Start

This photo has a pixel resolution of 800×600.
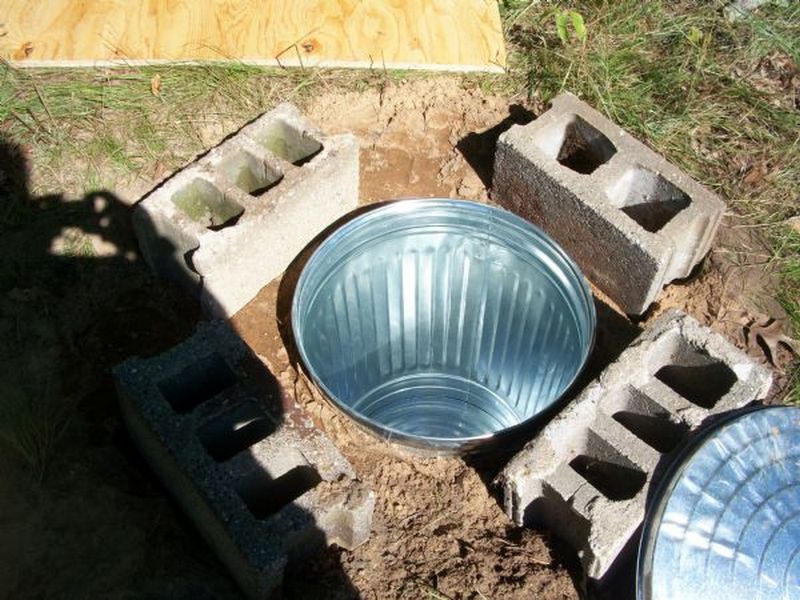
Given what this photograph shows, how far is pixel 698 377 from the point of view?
292cm

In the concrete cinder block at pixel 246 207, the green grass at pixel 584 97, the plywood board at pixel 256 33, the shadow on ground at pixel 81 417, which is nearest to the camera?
the shadow on ground at pixel 81 417

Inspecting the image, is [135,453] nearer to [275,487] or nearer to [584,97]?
[275,487]

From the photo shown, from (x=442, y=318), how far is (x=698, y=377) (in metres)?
1.13

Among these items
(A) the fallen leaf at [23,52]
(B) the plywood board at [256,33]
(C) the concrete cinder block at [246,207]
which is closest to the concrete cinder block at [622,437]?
(C) the concrete cinder block at [246,207]

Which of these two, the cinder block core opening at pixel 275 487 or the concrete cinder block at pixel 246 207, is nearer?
the cinder block core opening at pixel 275 487

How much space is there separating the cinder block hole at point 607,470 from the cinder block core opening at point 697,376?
0.36m

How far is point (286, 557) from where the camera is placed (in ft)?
7.93

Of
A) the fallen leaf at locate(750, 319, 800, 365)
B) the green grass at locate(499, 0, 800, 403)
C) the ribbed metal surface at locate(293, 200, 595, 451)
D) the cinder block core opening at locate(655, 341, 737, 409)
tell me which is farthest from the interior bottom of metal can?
the green grass at locate(499, 0, 800, 403)

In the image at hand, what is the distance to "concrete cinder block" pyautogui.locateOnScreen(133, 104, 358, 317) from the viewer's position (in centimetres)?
304

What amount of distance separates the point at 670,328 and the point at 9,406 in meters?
2.10

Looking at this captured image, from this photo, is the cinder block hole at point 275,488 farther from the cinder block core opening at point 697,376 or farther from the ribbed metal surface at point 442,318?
the cinder block core opening at point 697,376

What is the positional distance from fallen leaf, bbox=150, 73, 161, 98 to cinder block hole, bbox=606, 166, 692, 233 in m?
1.80

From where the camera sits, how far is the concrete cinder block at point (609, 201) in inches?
123

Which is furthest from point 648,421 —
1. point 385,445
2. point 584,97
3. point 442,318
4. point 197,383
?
point 584,97
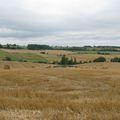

End

Task goal: Please write out every line again in the stretch from the line containing "Which is furthest from point 648,421 —" through the end of the records, adding -141 to each coordinate in the answers. Leave the pictures out.

Reply to the exercise:
Which is furthest from point 648,421 —
1. point 385,445
2. point 584,97
3. point 442,318
4. point 197,383
?
point 443,-44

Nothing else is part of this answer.